[Text section]
Miranda Martino (born 29 October 1933) is an Italian singer and actress.

Life and career 
Born in Moggio Udinese from Neapolitan parents, Martino started her career as singer in 1956.  In 1957, she debuted at the Festival di Napoli and in 1959 she made her first appearance at the Sanremo Music Festival, with the song "La vita mi ha dato solo te". In the same year she obtained her first commercial success with the song "Stasera tornerò", which ranked 11 in the Italian Hit Parade. Then she entered the two following editions of the Festival di Sanremo and in 1961 three of her songs entered the Top Ten ("Erano nuvole", "Frenesia" and "Serenatella c'o sì e c'o no"). In 1963 she obtained a critical and commercial success with the album Napoli, in which she covered twelve canzoni napoletane re-arranged by Ennio Morricone. In 1965, she made her theatrical debut and from then she focused her career on stage acting and, less prolifically, on films.

Discography 
Albums
 
     1958: Magic Moments At La Capannina di Franceschi  
     1959: 20 canzoni di Sanremo '59 (with Nilla Pizzi and Teddy Reno) 
     1959: Miranda Martino 
     1959: Napoli '59. Le 20 canzoni del festival (with Nilla Pizzi, Elio Mauro, Stella Dizzy and Teddy Reno)

[Data listing]
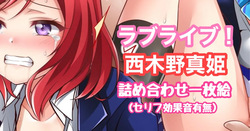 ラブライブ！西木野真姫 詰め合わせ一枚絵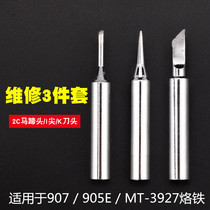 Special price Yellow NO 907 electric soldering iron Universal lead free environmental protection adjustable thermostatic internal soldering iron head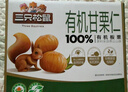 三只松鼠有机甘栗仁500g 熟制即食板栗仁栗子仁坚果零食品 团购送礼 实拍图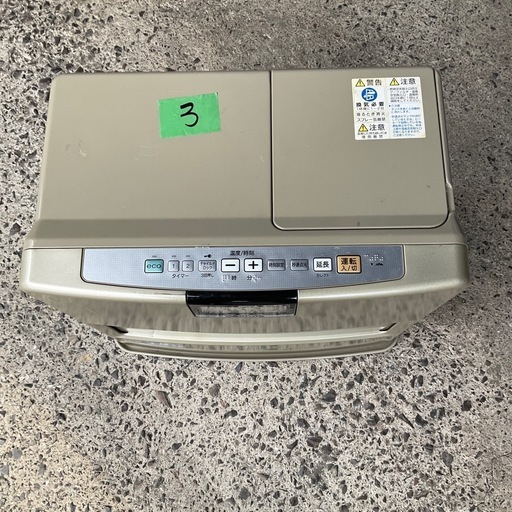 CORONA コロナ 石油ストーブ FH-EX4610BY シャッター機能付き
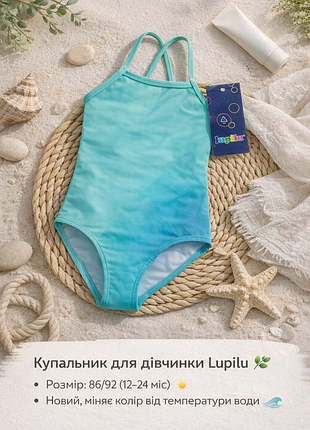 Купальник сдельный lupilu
---
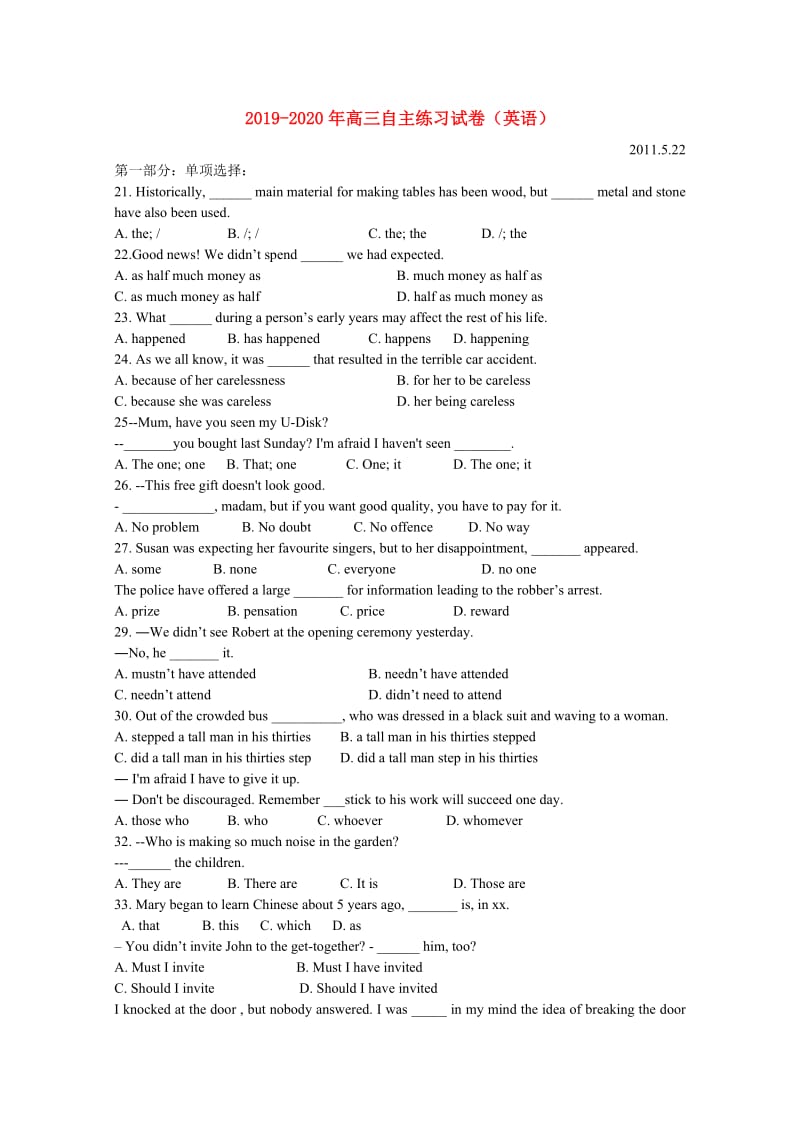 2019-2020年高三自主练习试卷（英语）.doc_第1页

[Exercise goal] According to the Miranda Martino biography, who re-arranged the twelve canzoni napoletane on her 1963 album Napoli? The entries can be ignored here.

[Answer box] Ennio Morricone